=== Document extract ===
By Phil Kitchel posted 07-12-2022 06:00 AM

  

By Ron Gay

I remember my first days in the classroom with my little humans, thinking, “I LOVE teaching!” They were sweet and captivated by my voice and the cool things I created for their learning. Within days, however, it was clear that the “honeymoon” was over. Behaviors escalated. All kinds of them. Every one of which interfered with my teaching—and their learning.

I wish someone would have taken me aside and said, “Ron, here are the essential things you need to know to manage your students.” Unfortunately, that didn’t happen. It took years to refine my classroom management plan. As you begin, I recommend the classic text Classroom Management That Works: Research-Based Strategies for Every Teacher (Marzano et al., 2003).  Next, follow these four principles to help you develop your own effective plan.

  1. Build and maintain positive relationships with your students.
===
## Written request A
Translate this sentence from the classroom management post into Spanish: "It took years to refine my classroom management plan."
The text and the records are unrelated.
=== Exercise inputs ===
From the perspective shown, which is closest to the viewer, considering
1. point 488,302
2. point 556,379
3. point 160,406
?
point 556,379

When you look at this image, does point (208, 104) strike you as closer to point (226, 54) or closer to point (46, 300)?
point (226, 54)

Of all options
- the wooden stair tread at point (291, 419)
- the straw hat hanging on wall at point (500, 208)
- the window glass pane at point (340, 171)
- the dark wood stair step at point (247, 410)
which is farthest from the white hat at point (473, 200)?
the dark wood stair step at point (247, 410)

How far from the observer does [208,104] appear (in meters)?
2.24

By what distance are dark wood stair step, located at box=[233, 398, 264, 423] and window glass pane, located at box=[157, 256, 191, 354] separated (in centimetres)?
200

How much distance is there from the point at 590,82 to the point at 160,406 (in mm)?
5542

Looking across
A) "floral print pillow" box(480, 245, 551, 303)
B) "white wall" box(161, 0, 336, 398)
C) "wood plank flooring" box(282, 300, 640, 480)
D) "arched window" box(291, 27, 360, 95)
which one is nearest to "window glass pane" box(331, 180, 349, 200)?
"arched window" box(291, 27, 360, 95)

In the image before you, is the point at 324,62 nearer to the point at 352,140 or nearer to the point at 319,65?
===
## Written request B
Arrange the lines of the records, from the line containing "How much distance" through the end of the records, as a Markdown table with the columns Row and Line, numbering each line and leaving out blank lines.

## Exercise answer A
Me llevó años perfeccionar mi plan de manejo del aula.

## Exercise answer B
| Row | Line |
|---|---|
| 1 | How much distance is there from the point at 590,82 to the point at 160,406 (in mm)? |
| 2 | 5542 |
| 3 | Looking across |
| 4 | A) "floral print pillow" box(480, 245, 551, 303) |
| 5 | B) "white wall" box(161, 0, 336, 398) |
| 6 | C) "wood plank flooring" box(282, 300, 640, 480) |
| 7 | D) "arched window" box(291, 27, 360, 95) |
| 8 | which one is nearest to "window glass pane" box(331, 180, 349, 200)? |
| 9 | "arched window" box(291, 27, 360, 95) |
| 10 | In the image before you, is the point at 324,62 nearer to the point at 352,140 or nearer to the point at 319,65? |